** Start Provided information **
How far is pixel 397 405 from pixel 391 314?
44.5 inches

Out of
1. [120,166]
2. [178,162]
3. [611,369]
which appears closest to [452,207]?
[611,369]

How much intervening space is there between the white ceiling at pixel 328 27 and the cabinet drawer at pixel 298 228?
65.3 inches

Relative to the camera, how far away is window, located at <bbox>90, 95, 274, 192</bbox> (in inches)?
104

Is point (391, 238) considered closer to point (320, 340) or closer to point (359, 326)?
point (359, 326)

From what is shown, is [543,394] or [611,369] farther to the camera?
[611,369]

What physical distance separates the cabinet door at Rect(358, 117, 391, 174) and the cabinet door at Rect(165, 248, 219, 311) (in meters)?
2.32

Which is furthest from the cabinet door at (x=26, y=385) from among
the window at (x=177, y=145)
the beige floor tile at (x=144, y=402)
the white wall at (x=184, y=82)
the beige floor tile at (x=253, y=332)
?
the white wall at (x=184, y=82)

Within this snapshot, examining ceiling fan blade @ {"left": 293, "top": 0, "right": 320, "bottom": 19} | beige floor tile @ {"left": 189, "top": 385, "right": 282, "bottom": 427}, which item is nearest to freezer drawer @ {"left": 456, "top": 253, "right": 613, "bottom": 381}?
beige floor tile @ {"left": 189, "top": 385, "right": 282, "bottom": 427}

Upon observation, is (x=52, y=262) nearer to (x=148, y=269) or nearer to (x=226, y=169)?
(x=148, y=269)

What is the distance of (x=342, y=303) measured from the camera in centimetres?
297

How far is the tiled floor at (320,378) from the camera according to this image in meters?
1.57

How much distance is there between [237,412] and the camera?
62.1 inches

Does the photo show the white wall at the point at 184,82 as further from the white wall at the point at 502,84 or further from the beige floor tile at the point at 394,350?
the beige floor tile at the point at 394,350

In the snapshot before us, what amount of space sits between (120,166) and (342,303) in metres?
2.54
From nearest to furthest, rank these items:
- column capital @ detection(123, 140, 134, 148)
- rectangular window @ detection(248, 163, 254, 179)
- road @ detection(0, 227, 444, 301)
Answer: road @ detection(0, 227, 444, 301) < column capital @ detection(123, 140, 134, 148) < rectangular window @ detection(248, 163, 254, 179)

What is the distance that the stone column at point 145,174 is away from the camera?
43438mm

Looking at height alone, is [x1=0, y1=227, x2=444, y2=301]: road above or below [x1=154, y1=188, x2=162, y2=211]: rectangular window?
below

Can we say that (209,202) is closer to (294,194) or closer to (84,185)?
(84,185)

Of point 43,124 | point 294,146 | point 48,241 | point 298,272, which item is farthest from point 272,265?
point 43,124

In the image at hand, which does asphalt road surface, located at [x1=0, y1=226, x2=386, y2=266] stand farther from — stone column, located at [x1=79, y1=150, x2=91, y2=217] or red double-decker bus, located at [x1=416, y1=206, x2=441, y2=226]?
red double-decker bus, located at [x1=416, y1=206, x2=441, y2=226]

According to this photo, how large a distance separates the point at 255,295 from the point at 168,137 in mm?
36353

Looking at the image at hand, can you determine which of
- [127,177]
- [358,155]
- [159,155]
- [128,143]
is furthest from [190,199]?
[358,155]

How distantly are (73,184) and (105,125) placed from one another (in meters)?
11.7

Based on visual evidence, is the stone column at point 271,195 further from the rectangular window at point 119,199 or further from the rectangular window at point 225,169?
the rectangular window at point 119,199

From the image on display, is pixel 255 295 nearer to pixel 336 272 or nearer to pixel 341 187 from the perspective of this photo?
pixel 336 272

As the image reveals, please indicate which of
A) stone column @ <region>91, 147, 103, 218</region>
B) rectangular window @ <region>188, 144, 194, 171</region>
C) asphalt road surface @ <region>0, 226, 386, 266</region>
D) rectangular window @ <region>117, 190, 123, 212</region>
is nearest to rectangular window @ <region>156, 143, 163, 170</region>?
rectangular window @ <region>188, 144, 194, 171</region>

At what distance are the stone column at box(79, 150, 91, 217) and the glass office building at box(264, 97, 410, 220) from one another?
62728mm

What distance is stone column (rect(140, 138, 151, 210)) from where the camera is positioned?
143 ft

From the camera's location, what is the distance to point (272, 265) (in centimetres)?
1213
** End Provided information **
## Problem to work on
Output as a numbered list the lines of the listing starting with the line that contains "From the camera's" and going on through its last line, omitting blank lines.

## Response to the exercise
1. From the camera's location, what is the distance to point (272, 265) (in centimetres)?
2. 1213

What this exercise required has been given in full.